- **PROBLEM DETAILS**:
The records below must be transcribed exactly. Do not include the pictures.

[Page images and extracted text]
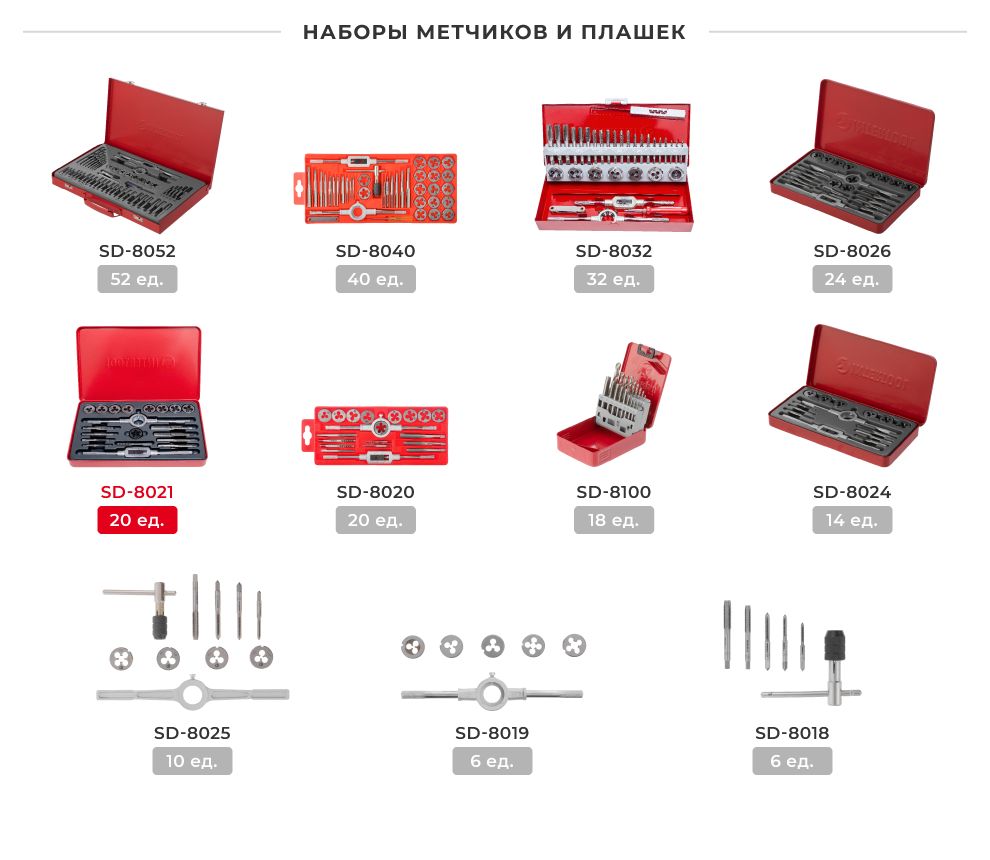 НАБОРЫ МЕТЧИКОВ И ПЛАШЕК

SD-8052
52 ед.

SD-8040
40 ед.

SD-8032
32 ед.

SD-8026
24 ед.

SD-8021
20 ед.

SD-8020
20 ед.

SD-8100
18 ед.

SD-8024
14 ед.

SD-8025
10 ед.

SD-8019
6 ед.

SD-8018
6 ед.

- **FINISHED TASK**:
 НАБОРЫ МЕТЧИКОВ И ПЛАШЕК

SD-8052
52 ед.

SD-8040
40 ед.

SD-8032
32 ед.

SD-8026
24 ед.

SD-8021
20 ед.

SD-8020
20 ед.

SD-8100
18 ед.

SD-8024
14 ед.

SD-8025
10 ед.

SD-8019
6 ед.

SD-8018
6 ед.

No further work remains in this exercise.